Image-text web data
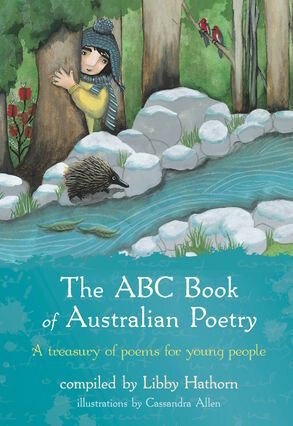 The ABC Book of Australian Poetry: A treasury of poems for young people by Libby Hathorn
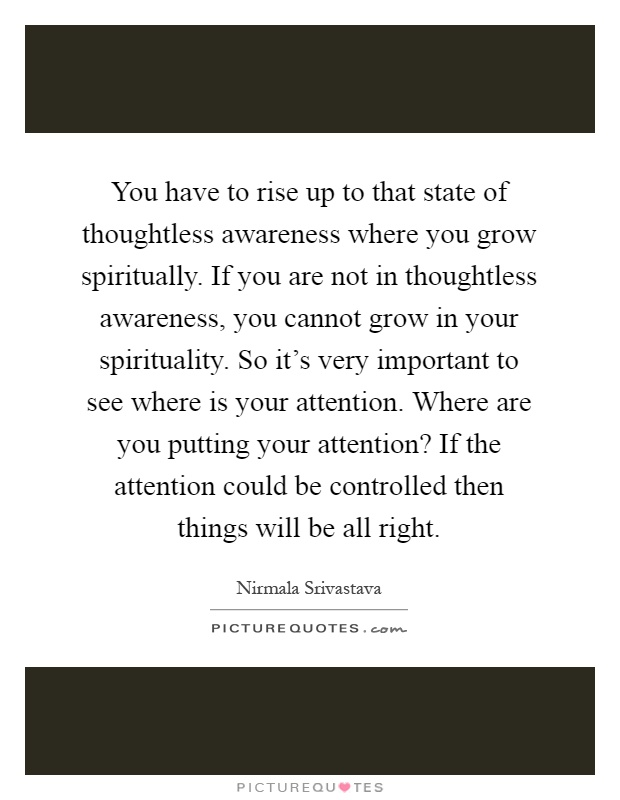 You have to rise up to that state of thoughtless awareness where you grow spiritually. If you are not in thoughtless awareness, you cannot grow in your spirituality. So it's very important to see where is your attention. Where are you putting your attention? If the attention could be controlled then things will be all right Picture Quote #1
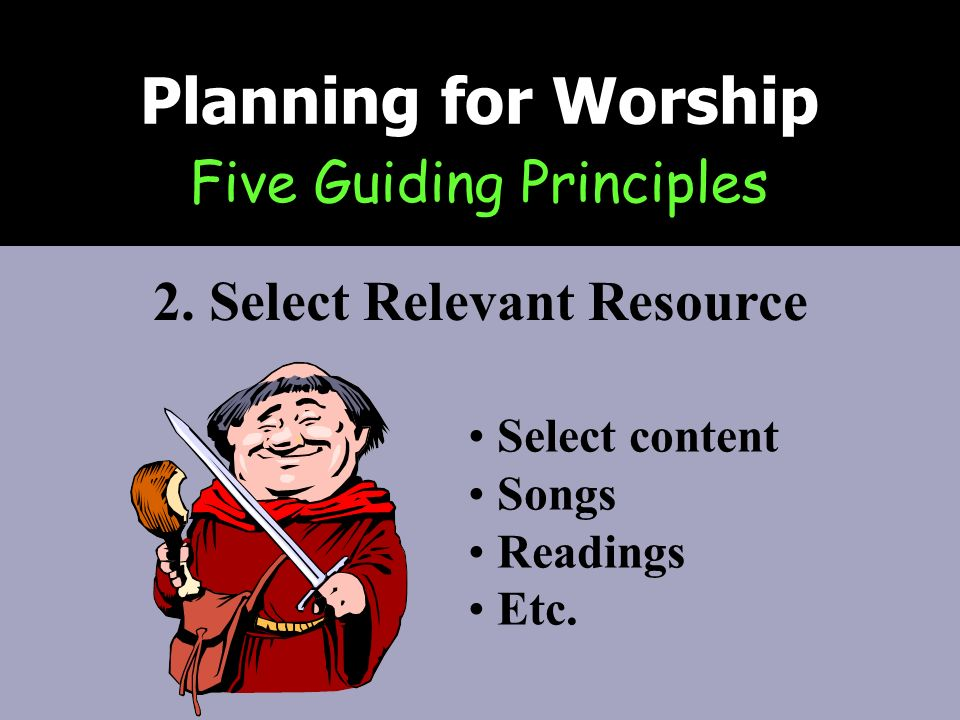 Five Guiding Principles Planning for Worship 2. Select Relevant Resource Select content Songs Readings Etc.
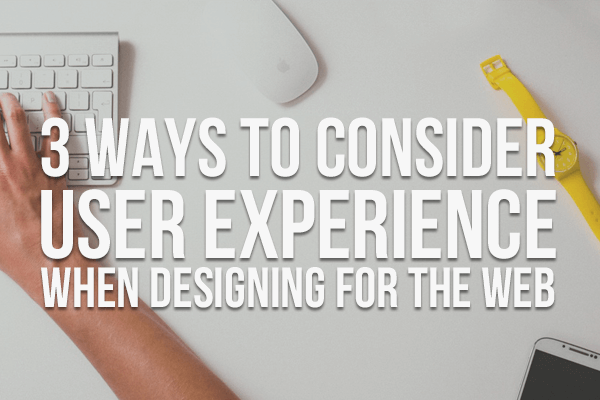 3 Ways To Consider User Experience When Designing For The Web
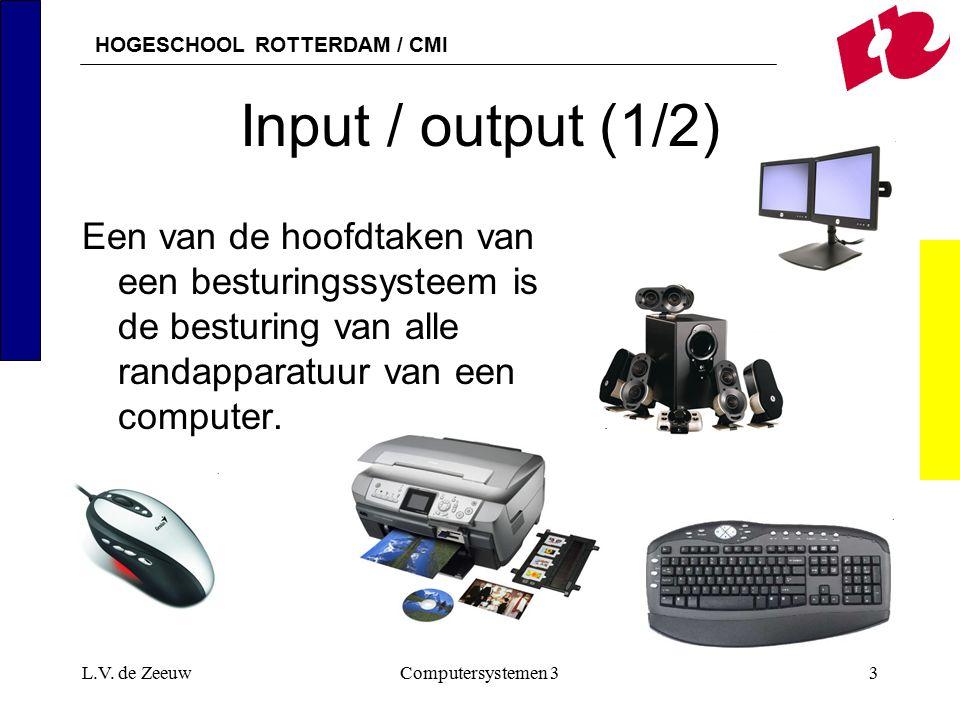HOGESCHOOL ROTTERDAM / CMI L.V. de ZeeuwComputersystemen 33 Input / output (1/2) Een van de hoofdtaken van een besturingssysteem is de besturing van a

**Work to be completed**. What is needed is an exact repeat of the records, with every picture left out.

**Response for this exercise**.
 The ABC Book of Australian Poetry: A treasury of poems for young people by Libby Hathorn
 You have to rise up to that state of thoughtless awareness where you grow spiritually. If you are not in thoughtless awareness, you cannot grow in your spirituality. So it's very important to see where is your attention. Where are you putting your attention? If the attention could be controlled then things will be all right Picture Quote #1
 Five Guiding Principles Planning for Worship 2. Select Relevant Resource Select content Songs Readings Etc.
 3 Ways To Consider User Experience When Designing For The Web
HOGESCHOOL ROTTERDAM / CMI L.V. de ZeeuwComputersystemen 33 Input / output (1/2) Een van de hoofdtaken van een besturingssysteem is de besturing van a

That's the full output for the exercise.